Friday, April 21, 2017

We were looking at an exercise involving sum of all numbers formed by subsequences in  the digits representing a number. This method was called Int GetSumOfAllSubsequences(List<int>A, int start, int end) 
We did this by choosing different numbers but we can also put to use the fact the number of such subsequences is represented by repetitions.  A digit will appear as many times as it is chosen in this combination. Therefore the sum is the accumulation of repetitions times the digit value. 

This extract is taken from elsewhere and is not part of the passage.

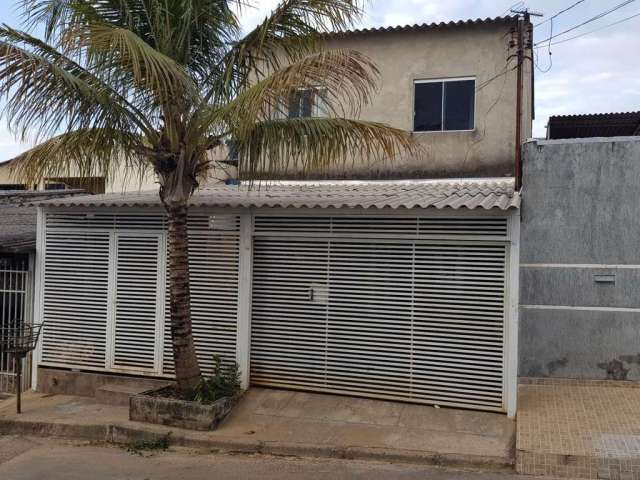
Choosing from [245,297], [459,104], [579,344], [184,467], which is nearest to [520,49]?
[459,104]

Let's take an example and see the pattern: 
a0, a1, a2 
can be combined as a0 + a1 + a2  + a0a1 + a1a2 + a0a2 + (a0a1a2 ) = 4(a0+a1+a2) where 4 = 1 + 2 + 1 
For a0,a1,a2,a3 we have 8(a0+a1+a2+a3) and 8 = 1 +3 + 3 + 1 
and these are infact the sum of the binomial coefficients. 
Int GetSumOfAllSubsequences(List<int>A, int start, int end) 
{ 
If (start>end) return 0; 
If (start==end)return A[start]; 
Int sum = A.Sum(); 
int sumofallsubsequences= 0 
For (int n = 1; n <=A.Count; n++) 
       Sumofallsubsequences += sum * GetNChoosekDP(A.Count-1, n-1) 
Return sumofallsubsequences; 
}
Said another way each element can either be taken or left from the subsequence. This happens in a total of Math.Pow(2, A,Count-1) ways. Therefore we could calculate the sum of all subsequences as :
A.Sum() x Math.Pow(2, A.Count-1)
Notice that this is in fact the summation of all the binomial coefficients, Specifically,
Coefficients              Total
         1                      Math.Pow(2,0)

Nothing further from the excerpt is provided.